**WORK TASK**
Look through the lines below for the word "site", and copy every line that has it.

**RECORDS TO USE**
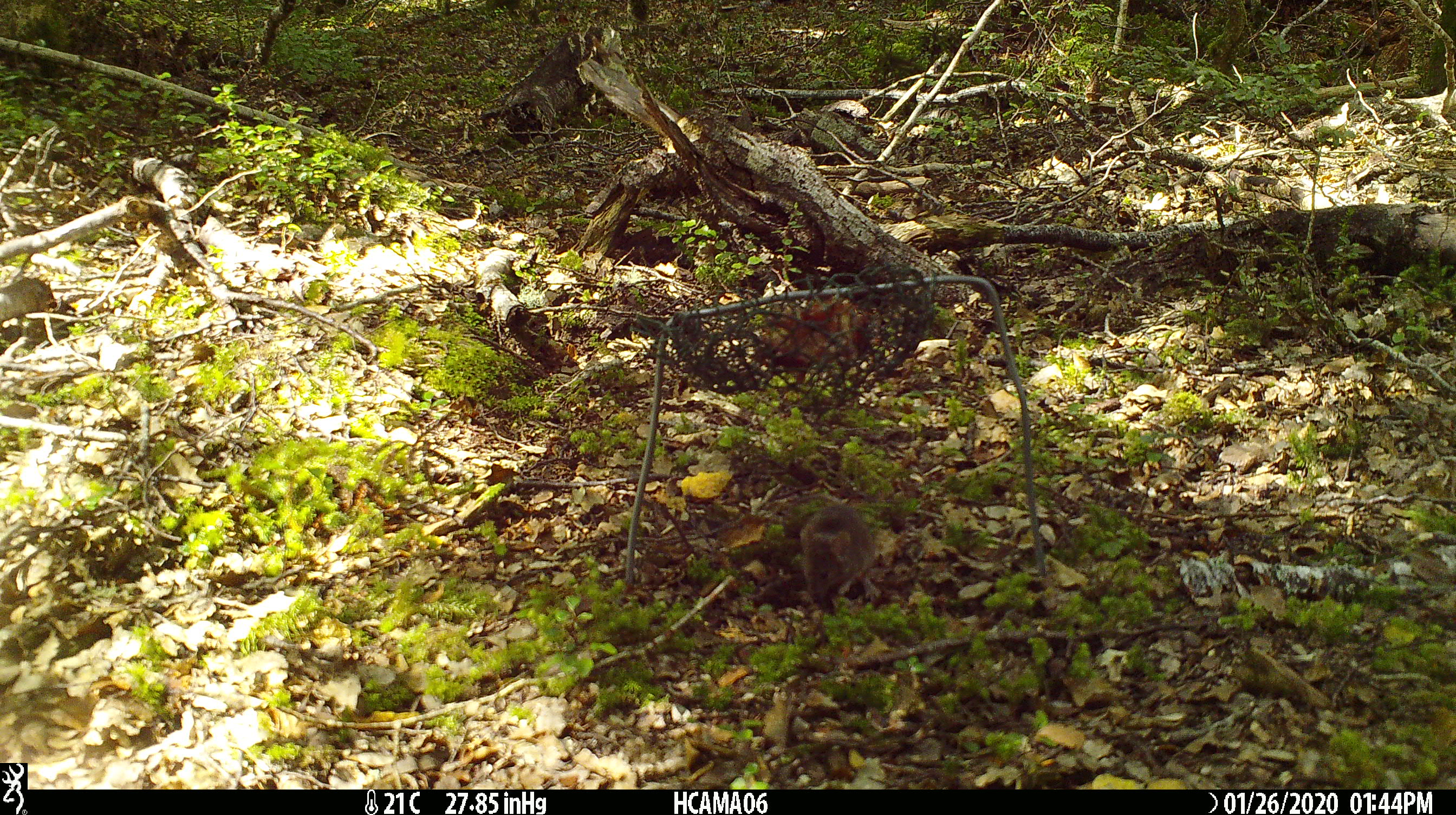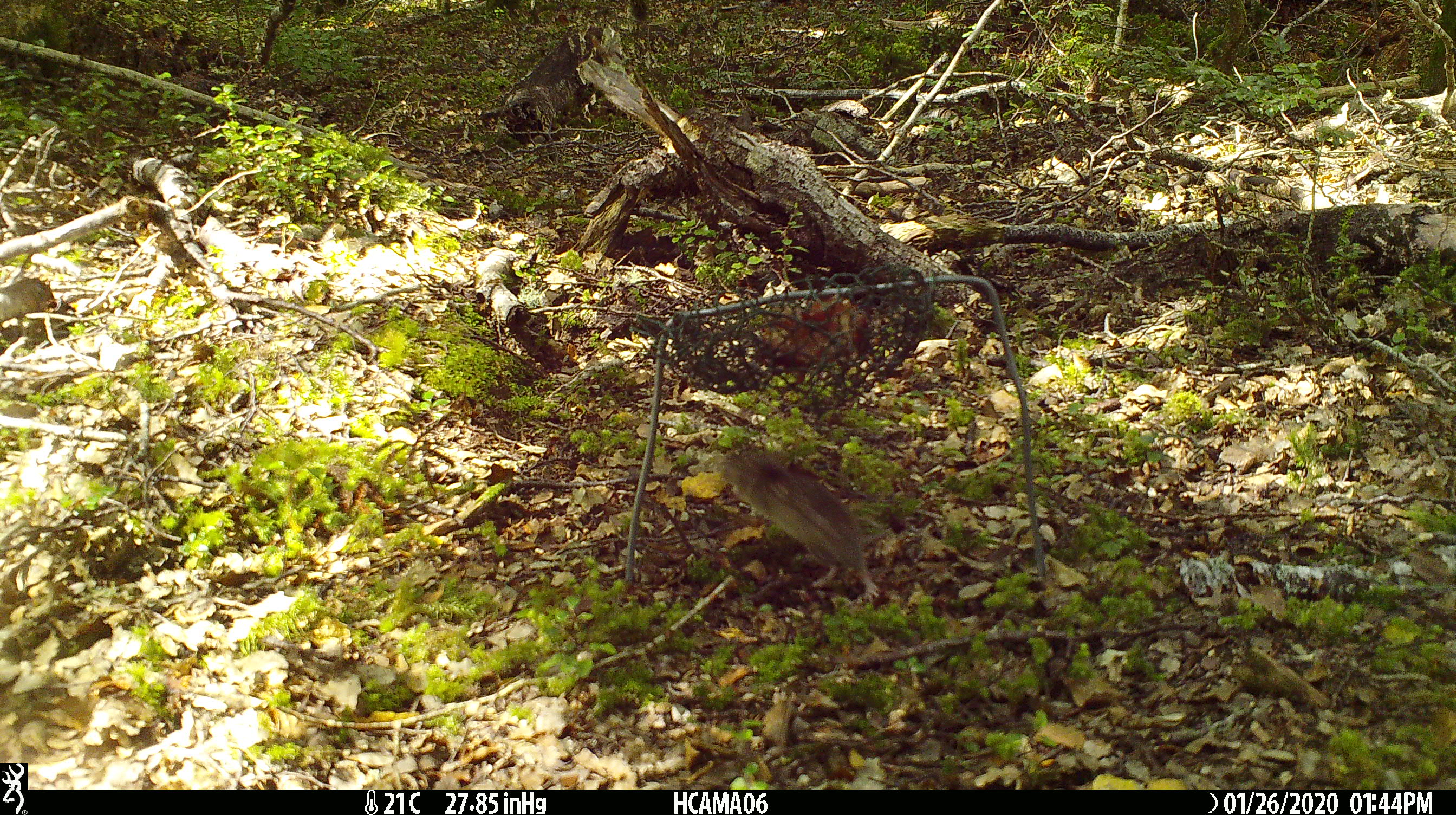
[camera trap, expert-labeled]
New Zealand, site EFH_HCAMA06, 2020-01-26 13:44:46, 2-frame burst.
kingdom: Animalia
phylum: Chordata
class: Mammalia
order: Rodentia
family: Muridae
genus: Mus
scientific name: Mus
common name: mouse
--
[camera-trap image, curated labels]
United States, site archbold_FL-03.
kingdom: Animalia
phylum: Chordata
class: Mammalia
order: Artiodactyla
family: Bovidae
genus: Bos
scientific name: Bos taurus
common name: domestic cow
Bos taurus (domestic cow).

**RESPONSE AREA**
New Zealand, site EFH_HCAMA06, 2020-01-26 13:44:46, 2-frame burst.
United States, site archbold_FL-03.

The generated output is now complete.